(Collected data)
++++

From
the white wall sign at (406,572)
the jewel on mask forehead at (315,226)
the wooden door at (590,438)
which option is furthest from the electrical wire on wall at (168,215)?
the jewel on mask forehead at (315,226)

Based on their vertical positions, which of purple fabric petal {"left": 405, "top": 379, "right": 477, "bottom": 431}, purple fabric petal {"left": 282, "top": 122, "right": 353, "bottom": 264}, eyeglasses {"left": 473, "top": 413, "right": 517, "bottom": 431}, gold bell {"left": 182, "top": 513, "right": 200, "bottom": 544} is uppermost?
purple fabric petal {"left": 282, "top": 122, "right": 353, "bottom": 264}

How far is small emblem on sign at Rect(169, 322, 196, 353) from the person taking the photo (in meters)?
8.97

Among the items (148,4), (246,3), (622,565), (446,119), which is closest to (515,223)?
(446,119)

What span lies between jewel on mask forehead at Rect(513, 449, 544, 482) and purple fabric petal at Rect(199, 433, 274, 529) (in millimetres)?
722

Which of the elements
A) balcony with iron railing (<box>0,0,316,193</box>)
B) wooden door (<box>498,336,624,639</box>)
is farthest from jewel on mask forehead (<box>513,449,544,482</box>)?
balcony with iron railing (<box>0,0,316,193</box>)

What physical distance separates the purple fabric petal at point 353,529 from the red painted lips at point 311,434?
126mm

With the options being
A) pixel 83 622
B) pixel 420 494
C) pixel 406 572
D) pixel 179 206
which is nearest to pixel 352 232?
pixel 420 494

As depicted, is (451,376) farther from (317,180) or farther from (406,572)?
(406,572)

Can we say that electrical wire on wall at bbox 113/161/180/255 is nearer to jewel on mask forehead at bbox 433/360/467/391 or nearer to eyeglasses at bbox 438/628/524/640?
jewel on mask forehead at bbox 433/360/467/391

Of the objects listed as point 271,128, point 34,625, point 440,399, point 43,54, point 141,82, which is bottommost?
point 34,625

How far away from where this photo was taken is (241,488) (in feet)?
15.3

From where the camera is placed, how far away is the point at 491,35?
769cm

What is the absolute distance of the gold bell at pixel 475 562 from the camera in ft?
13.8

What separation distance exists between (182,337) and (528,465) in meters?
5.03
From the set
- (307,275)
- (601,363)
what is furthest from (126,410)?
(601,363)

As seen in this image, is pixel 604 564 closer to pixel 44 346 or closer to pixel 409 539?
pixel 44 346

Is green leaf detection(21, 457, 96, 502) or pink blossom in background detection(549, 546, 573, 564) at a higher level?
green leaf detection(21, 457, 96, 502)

++++

◆ Stated task
Reproduce the listing above, changing each occurrence of "wooden door" to "timber door" and leaving all other text unchanged.

◆ The answer
From
the white wall sign at (406,572)
the jewel on mask forehead at (315,226)
the timber door at (590,438)
which option is furthest from the electrical wire on wall at (168,215)?
the jewel on mask forehead at (315,226)

Based on their vertical positions, which of purple fabric petal {"left": 405, "top": 379, "right": 477, "bottom": 431}, purple fabric petal {"left": 282, "top": 122, "right": 353, "bottom": 264}, eyeglasses {"left": 473, "top": 413, "right": 517, "bottom": 431}, gold bell {"left": 182, "top": 513, "right": 200, "bottom": 544} is uppermost?
purple fabric petal {"left": 282, "top": 122, "right": 353, "bottom": 264}

How far is small emblem on sign at Rect(169, 322, 196, 353) from the person taking the photo (in meters)?
8.97

Among the items (148,4), (246,3), (622,565), (446,119), which is closest to (515,223)?
(446,119)

What span lies between jewel on mask forehead at Rect(513, 449, 544, 482) and purple fabric petal at Rect(199, 433, 274, 529) (in millimetres)?
722

Which of the elements
A) balcony with iron railing (<box>0,0,316,193</box>)
B) timber door (<box>498,336,624,639</box>)
is farthest from jewel on mask forehead (<box>513,449,544,482</box>)?
balcony with iron railing (<box>0,0,316,193</box>)

What physical distance separates the purple fabric petal at point 353,529 from the red painted lips at point 311,434?
126mm

With the options being
A) pixel 83 622
B) pixel 420 494
C) pixel 406 572
D) pixel 179 206
which is nearest to pixel 352 232?
pixel 420 494

As depicted, is (451,376) farther from (317,180) or farther from (406,572)?
(406,572)

Can we say that electrical wire on wall at bbox 113/161/180/255 is nearer to jewel on mask forehead at bbox 433/360/467/391 or nearer to eyeglasses at bbox 438/628/524/640?
jewel on mask forehead at bbox 433/360/467/391

Of the objects listed as point 271,128, point 34,625, point 440,399, point 43,54, point 141,82, which is bottommost?
point 34,625

How far away from where this photo was taken is (241,488) (in feet)?
15.3

From where the camera is placed, how far away is the point at 491,35?
769cm

What is the absolute distance of the gold bell at pixel 475 562 from the camera in ft?
13.8

What separation distance exists between (182,337) and (528,465) in meters?
5.03
From the set
- (307,275)
- (601,363)
what is furthest from (126,410)?
(601,363)

As seen in this image, is pixel 604 564 closer to pixel 44 346 or closer to pixel 409 539?
pixel 44 346

Is green leaf detection(21, 457, 96, 502) or pink blossom in background detection(549, 546, 573, 564) at a higher level?
green leaf detection(21, 457, 96, 502)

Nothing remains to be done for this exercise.